Wearing high visibility jackets and carrying ID, CAJ monitors will be known and recognisable to both police and organisers at the rallies. The role of the eight monitors being sent to Saturday’s Belfast march and the six to Monday’s Enniskillen march will be “purely to observe and not to intervene”.

On their extensive monitoring list, CAJ will be on the lookout for everything from the displaying of badge numbers to effective communication between police and protesters, crowd control tactics, whether the police help or delay protesters in getting to the rally and physical interactions like the use of a baton or tear gas.

CAJ are monitoring “not necessarily because we think there will be a massive abuse of human rights, as much as anything, if it goes right, to have some evidence of what has gone right as well as what went wrong,” said Gormally.

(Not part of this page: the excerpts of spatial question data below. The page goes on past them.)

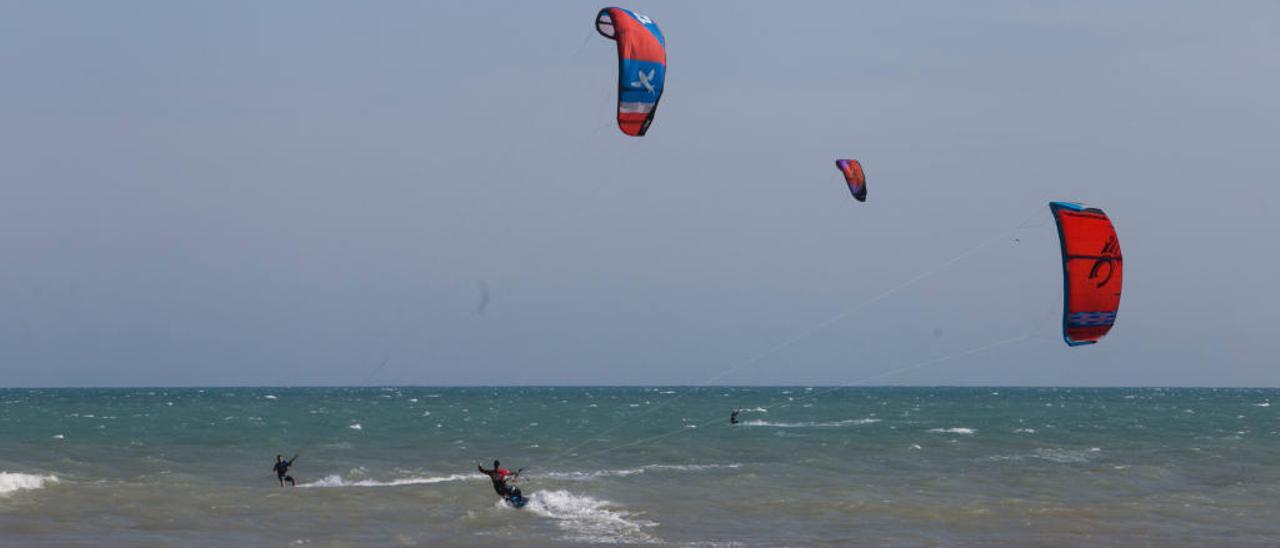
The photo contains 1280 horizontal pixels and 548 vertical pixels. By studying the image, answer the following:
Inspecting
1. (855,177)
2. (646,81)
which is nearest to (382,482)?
(855,177)

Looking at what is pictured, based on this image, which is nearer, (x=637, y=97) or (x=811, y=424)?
(x=637, y=97)

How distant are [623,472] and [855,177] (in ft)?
34.1

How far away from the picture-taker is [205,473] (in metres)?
37.8

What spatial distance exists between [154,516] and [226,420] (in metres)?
46.7

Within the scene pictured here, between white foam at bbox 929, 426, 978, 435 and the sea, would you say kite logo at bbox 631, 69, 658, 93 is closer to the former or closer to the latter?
the sea

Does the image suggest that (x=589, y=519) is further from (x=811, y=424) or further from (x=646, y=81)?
(x=811, y=424)

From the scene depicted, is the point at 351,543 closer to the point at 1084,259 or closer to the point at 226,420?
the point at 1084,259

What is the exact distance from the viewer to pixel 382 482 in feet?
116

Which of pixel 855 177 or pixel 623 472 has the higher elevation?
pixel 855 177

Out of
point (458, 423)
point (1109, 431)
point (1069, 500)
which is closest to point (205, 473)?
point (1069, 500)

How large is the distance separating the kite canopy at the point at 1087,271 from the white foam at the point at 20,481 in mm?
21936

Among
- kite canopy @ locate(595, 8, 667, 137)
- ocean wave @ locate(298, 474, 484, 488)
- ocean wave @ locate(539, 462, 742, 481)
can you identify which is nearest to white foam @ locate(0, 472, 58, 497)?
ocean wave @ locate(298, 474, 484, 488)

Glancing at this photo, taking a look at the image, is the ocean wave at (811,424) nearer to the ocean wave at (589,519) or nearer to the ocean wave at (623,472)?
the ocean wave at (623,472)

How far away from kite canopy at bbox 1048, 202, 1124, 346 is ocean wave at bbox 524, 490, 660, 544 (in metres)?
8.12
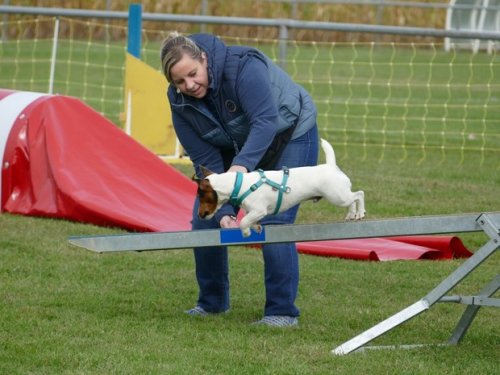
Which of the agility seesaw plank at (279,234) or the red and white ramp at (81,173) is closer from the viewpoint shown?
the agility seesaw plank at (279,234)

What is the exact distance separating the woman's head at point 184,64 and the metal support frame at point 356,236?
2.38 ft

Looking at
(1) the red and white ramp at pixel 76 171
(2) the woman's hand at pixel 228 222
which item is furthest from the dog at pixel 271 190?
(1) the red and white ramp at pixel 76 171

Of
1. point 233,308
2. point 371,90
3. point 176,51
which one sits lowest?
point 371,90

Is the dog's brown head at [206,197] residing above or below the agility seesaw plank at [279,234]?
above

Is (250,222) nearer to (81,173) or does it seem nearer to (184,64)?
(184,64)

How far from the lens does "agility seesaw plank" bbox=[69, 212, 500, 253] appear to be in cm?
487

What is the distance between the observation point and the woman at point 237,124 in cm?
521

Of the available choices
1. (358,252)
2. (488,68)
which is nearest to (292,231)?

“The PSNI is, as far as I am aware, the only police force in the UK commited explicitly to human rights based decision-making and in principle, that should be that freedom of assembly is a human right.

“Any restrictions on the right must be for a specific, lawful and socially necessary end.”

Focus won’t just be limited to the police either as monitors will need ”to know what the protesters are doing to put it in context and see if any response is proportionate”.

CAJ doesn’t expect “hordes of foreign anarchists coming over” to cause disruptions, as happened in Gleneagles. If any trouble does occur it will probably be a result of flag protesters, republican protest groups such as éirígí, and the EDL-styled Ulster Defence League, making an appearance to Belfast’s Saturday rally as they all intend to.

Long after the G8 summit and protests end, CAJ will compile its findings and publish a report later in the year to help improve Northern Ireland’s policing of public order events.